-- begin --

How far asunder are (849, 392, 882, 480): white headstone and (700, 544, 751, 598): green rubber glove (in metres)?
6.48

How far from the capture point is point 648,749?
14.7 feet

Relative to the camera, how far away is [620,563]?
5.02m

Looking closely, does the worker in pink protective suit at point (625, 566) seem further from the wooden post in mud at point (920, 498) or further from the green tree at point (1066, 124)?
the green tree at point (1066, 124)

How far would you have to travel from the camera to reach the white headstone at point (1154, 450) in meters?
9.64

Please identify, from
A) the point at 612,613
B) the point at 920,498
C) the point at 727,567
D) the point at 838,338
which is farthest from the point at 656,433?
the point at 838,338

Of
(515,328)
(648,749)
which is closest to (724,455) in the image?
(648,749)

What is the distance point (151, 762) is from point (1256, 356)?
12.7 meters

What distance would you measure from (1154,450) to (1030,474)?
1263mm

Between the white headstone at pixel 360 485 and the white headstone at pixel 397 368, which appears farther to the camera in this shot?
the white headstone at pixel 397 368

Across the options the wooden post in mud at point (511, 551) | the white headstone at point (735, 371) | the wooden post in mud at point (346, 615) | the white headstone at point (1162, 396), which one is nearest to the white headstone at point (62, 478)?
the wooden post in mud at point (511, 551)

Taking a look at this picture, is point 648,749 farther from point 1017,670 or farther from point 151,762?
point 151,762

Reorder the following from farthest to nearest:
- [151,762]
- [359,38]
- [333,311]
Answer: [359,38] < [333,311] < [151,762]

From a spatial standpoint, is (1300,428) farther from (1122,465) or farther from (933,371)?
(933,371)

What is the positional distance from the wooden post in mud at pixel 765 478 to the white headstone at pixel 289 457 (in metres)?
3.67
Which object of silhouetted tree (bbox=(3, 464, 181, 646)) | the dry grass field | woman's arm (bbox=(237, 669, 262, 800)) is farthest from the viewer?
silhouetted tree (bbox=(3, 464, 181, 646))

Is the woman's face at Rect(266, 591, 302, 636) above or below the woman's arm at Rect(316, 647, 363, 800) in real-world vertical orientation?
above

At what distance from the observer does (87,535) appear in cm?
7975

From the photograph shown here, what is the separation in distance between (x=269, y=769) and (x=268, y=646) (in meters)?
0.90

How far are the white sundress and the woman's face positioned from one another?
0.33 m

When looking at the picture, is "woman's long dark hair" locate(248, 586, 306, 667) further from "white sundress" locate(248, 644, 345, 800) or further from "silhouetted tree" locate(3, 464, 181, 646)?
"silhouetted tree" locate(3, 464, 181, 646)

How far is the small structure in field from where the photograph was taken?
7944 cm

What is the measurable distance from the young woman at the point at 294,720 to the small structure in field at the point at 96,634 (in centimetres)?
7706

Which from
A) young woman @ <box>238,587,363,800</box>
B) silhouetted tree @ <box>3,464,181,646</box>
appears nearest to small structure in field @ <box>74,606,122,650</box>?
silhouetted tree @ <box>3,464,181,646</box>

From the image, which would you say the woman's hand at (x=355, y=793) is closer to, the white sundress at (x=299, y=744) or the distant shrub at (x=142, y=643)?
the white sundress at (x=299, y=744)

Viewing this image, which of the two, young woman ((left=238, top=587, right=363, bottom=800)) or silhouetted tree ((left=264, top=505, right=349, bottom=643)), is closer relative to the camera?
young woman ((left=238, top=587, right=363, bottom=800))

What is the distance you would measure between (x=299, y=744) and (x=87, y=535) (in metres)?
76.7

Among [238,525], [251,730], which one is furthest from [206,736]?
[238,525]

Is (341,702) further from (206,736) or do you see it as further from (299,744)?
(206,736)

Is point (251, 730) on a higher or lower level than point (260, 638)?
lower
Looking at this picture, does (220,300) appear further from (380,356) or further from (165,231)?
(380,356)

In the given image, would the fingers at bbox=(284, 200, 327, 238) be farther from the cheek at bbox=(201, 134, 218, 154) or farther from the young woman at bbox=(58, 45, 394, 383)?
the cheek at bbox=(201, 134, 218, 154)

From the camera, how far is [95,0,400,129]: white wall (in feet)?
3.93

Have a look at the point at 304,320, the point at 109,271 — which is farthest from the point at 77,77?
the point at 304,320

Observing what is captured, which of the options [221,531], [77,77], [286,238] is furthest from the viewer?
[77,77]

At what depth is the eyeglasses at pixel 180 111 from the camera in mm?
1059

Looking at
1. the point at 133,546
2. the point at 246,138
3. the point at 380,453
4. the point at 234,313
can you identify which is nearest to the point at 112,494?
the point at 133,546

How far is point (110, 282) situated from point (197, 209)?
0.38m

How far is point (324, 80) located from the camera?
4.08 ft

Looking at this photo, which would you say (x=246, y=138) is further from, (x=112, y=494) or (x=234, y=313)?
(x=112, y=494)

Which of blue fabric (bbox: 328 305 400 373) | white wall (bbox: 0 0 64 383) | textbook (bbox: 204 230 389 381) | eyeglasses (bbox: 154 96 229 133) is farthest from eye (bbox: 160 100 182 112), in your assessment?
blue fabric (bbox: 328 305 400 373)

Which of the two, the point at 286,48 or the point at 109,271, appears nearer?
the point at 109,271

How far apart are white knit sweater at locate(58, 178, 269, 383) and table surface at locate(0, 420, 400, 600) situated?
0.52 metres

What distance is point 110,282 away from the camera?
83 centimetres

-- end --
-- begin --

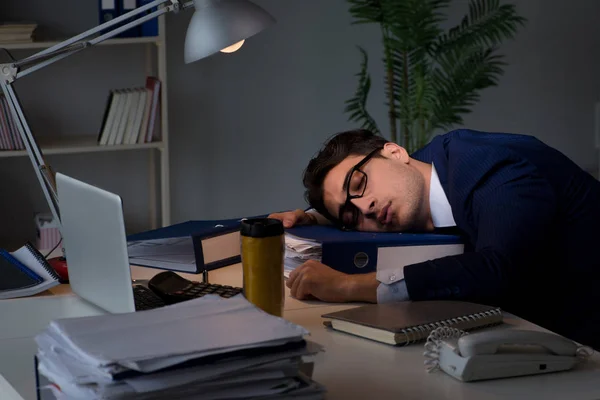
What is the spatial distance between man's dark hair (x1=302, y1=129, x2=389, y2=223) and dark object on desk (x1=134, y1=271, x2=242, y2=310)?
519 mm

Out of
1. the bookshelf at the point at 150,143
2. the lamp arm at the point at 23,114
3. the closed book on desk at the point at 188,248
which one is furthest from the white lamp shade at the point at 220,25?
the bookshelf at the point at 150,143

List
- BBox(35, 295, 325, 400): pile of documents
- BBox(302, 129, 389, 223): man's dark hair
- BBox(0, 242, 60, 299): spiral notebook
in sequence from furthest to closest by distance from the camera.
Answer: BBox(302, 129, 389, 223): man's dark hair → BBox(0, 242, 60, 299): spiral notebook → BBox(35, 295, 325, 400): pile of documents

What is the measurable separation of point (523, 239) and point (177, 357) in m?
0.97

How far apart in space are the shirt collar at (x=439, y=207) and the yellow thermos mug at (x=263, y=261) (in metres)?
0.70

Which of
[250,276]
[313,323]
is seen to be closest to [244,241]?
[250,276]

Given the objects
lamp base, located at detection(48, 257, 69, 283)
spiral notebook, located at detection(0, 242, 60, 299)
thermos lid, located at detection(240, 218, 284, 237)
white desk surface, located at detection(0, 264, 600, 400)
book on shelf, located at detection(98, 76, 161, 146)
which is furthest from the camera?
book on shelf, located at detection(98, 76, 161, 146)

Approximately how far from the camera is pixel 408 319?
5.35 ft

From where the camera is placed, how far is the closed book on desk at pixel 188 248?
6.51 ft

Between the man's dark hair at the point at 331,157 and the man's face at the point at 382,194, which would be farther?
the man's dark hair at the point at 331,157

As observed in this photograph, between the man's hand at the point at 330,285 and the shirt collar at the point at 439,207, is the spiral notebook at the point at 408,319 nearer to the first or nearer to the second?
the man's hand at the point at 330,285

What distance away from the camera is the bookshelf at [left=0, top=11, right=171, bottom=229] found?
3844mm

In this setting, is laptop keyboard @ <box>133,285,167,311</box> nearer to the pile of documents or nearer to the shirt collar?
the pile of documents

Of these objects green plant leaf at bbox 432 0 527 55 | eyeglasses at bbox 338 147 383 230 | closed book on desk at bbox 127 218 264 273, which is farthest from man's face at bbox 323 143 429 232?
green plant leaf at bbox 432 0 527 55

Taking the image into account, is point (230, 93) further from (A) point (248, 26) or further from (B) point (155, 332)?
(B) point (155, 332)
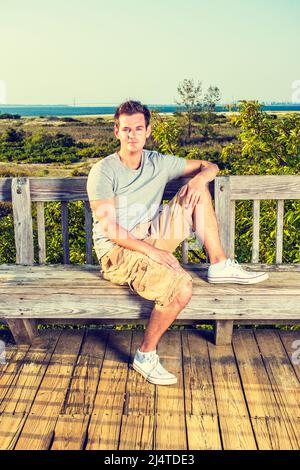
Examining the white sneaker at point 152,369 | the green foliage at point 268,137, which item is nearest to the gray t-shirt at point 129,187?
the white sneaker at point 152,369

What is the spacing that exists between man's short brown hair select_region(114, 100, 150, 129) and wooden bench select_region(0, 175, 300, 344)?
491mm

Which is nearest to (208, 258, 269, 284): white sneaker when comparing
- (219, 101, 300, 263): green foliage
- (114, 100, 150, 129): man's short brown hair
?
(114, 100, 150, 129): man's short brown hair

-- end --
-- begin --

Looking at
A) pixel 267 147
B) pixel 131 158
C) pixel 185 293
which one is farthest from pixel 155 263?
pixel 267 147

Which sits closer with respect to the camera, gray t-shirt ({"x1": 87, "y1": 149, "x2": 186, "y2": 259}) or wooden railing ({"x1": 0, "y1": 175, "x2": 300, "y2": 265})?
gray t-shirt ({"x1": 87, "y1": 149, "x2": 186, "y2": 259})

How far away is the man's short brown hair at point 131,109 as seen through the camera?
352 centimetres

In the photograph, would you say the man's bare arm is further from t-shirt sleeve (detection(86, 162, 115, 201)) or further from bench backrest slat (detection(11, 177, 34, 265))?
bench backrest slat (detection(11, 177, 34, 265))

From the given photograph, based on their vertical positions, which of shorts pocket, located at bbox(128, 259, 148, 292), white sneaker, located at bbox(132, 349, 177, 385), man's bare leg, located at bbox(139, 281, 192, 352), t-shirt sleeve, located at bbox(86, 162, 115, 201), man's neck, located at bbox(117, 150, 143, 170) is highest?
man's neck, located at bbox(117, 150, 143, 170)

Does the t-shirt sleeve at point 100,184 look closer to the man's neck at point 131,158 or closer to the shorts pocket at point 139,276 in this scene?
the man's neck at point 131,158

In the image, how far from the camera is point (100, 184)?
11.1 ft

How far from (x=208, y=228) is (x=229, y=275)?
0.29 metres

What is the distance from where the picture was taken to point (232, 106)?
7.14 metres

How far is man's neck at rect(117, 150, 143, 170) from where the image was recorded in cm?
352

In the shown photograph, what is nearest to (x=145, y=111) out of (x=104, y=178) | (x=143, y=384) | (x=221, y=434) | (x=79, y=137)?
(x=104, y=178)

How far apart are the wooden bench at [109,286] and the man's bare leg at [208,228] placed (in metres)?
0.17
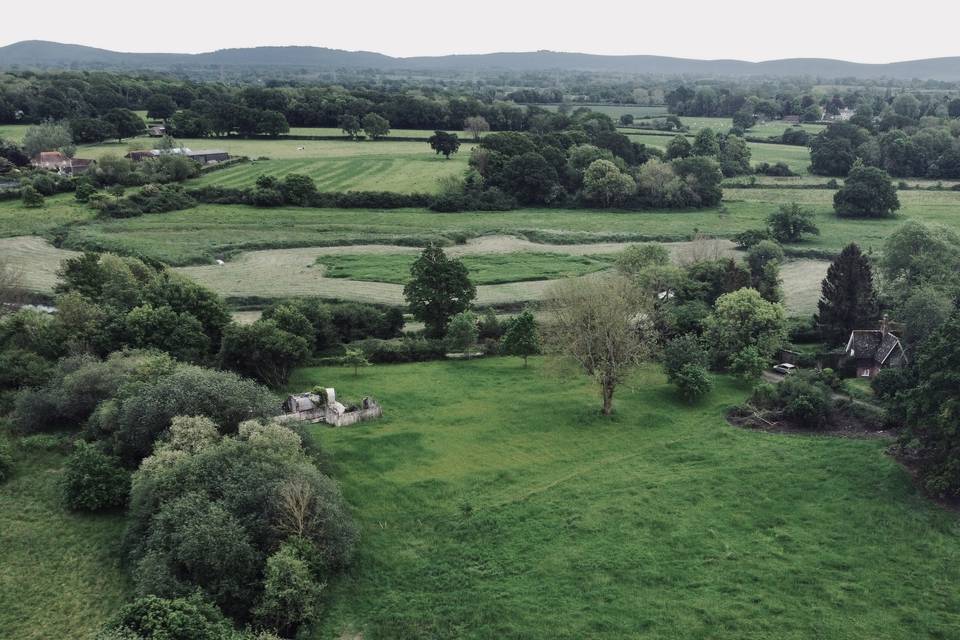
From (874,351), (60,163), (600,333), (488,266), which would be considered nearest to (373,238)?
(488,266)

-- end --

Exercise requirements: Please rewrite the lines beginning with the line that contains "How far asunder" and running through the line that contains "12.7 meters", replacing "white headstone" with "gray headstone" and changing nothing else.

Answer to this task:
How far asunder are (849, 392, 882, 480): gray headstone and (700, 544, 751, 598): green rubber glove (in metres)?
6.48

How far from the capture point is point 648,749?
14.7 feet

Relative to the camera, how far away is [620,563]?
5.02m

Looking closely, does the worker in pink protective suit at point (625, 566) seem further from the wooden post in mud at point (920, 498) or further from the green tree at point (1066, 124)?
the green tree at point (1066, 124)

How far would you have to travel from the camera to reach the gray headstone at point (1154, 450) in meters?
9.64

Please identify, from
A) the point at 612,613
B) the point at 920,498
C) the point at 727,567
D) the point at 838,338
which is farthest from the point at 656,433?
the point at 838,338

Of
(515,328)
(648,749)
which is closest to (724,455) in the image?
(648,749)

What is the distance point (151, 762) is from point (1256, 356)?
12.7 meters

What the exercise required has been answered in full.